28. Admittedly, the Appellant was able to establish that the signature on the cheque in question was of the Respondent and in regard to the decision of this Court in Bir Singh (supra), a presumption is to ideally arise. However, in the above referred context of the factual matrix, the inability of the Appellant to put forth the details of the loan advanced, and his contradictory statements, the ratio therein would not impact the present case to the effect of giving rise to the statutory presumption under Section 139 of the NI Act, 1881. The Respondent has been able to shift the weight of the scales of justice in his favour through the preponderance of probabilities.

29. The Trial Court had rightly observed that the Appellant was not able to plead even a valid existence of a legally recoverable debt as the very issuance of cheque is dubious based on the fallacies and contradictions in the evidence adduced by the parties. Furthermore, the fact that the Respondent had inscribed his signature on the agreement drawn on a white paper and not on a stamp paper as presented by the Appellant, creates another set of doubt in the case. Since the accused has been able to cast a shadow of doubt on the case presented by the Appellant, he has therefore successfully rebutted the presumption stipulated by Section 139 of the NI Act, 1881.

30. Moreover, affirming the findings of the Trial Court, the High Court observed that while the signature of the Respondent on the cheque drawn by him as well as on the agreement between the parties herein stands admitted, in case where the concern of financial capacity of the creditor is raised on behalf of an accused, the same is to be discharged by the complainant through leading of cogent evidence.”

40. This judgment will be incomplete without referring to a judgment of the Co-ordinate Bench of this Court in Vipul Kumar Gupta v. Vipin Gupta, 2012 SCC OnLine Del 4384, relevant paragraph of which is as follows:- ` “9. I find myself in agreement with the reasoning given by the learned ACMM that before a person is convicted for having committed an offence under Section 138 of the Act, it must be proved beyond a reasonable doubt that the cheque in question, which has been made as a basis for prosecuting the respondent/accused, must have been issued by him in the discharge of his liability or a legally recoverable debt. In the facts and circumstances of this case, there is every reason to doubt the version given by the appellant that the cheque was issued in the discharge of a liability or a legally recoverable debt. The reasons for this are a number of factors which have been enumerated by the learned ACMM also.
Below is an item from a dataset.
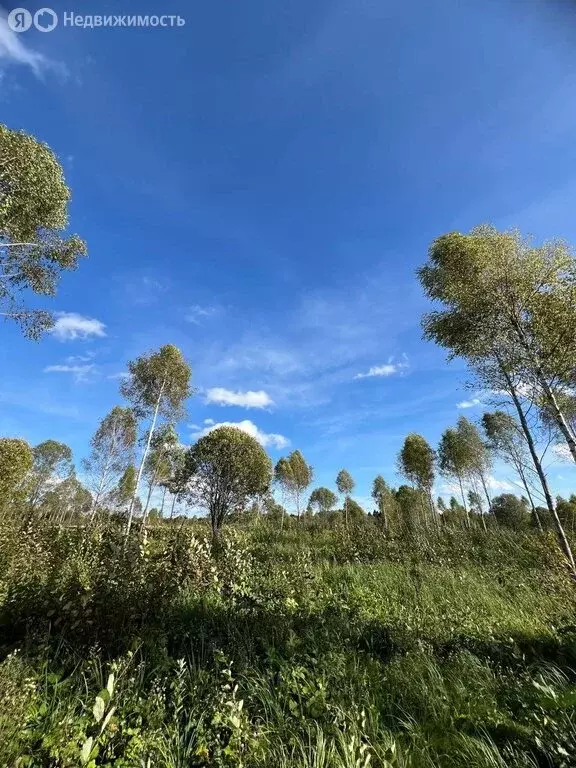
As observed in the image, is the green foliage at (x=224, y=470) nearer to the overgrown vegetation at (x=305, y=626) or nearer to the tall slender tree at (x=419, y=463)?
the overgrown vegetation at (x=305, y=626)

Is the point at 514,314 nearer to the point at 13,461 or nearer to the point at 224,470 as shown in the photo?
the point at 224,470

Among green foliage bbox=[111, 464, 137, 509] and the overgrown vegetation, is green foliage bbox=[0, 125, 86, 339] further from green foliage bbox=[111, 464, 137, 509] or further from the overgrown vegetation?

Some of them are that non-mentioning by the appellant in his Income Tax Return or the Books of Accounts, the factum of the loan having been given by him because by no measure, an amount of Rs. 9,00,000/- can be said to be a small amount which a person would not reflect in his Books of Accounts or the Income Tax Return, in case the same has been lent to a person. The appellant, neither in the complaint nor in his evidence, has mentioned the date, time or the year when the loan was sought or given. The appellant has presented a cheque, which obviously is written with two different inks, as the signature is appearing in one ink, while as the remaining portion, which has been filled-up in the cheque, is in a different ink. All these factors prove the defence of the respondent to be plausible to the effect that he had issued these cheques by way of security to the appellant for getting a loan from Prime Minister Rojgar Yojana. The respondent/ accused has only to create a doubt in the version of the appellant, while as the appellant has to prove the guilt of the accused beyond reasonable doubt, in which, in my opinion, he has failed miserably. There is no cogent reason which has been shown by the appellant which will persuade this Court to grant leave to appeal against the impugned order, as there is no infirmity in the impugned order.”

41. For all the aforesaid reasons, in my view, no interference is warranted in the findings and conclusions of the Appellate Court in the impugned judgment dated 09.06.2016, wherein the defence set up by the Respondent was found to be a probable one on the touchstone of preponderance of probabilities and thus no ground for grant of leave to appeal is made out.

42. Petition seeking leave to appeal is hereby dismissed.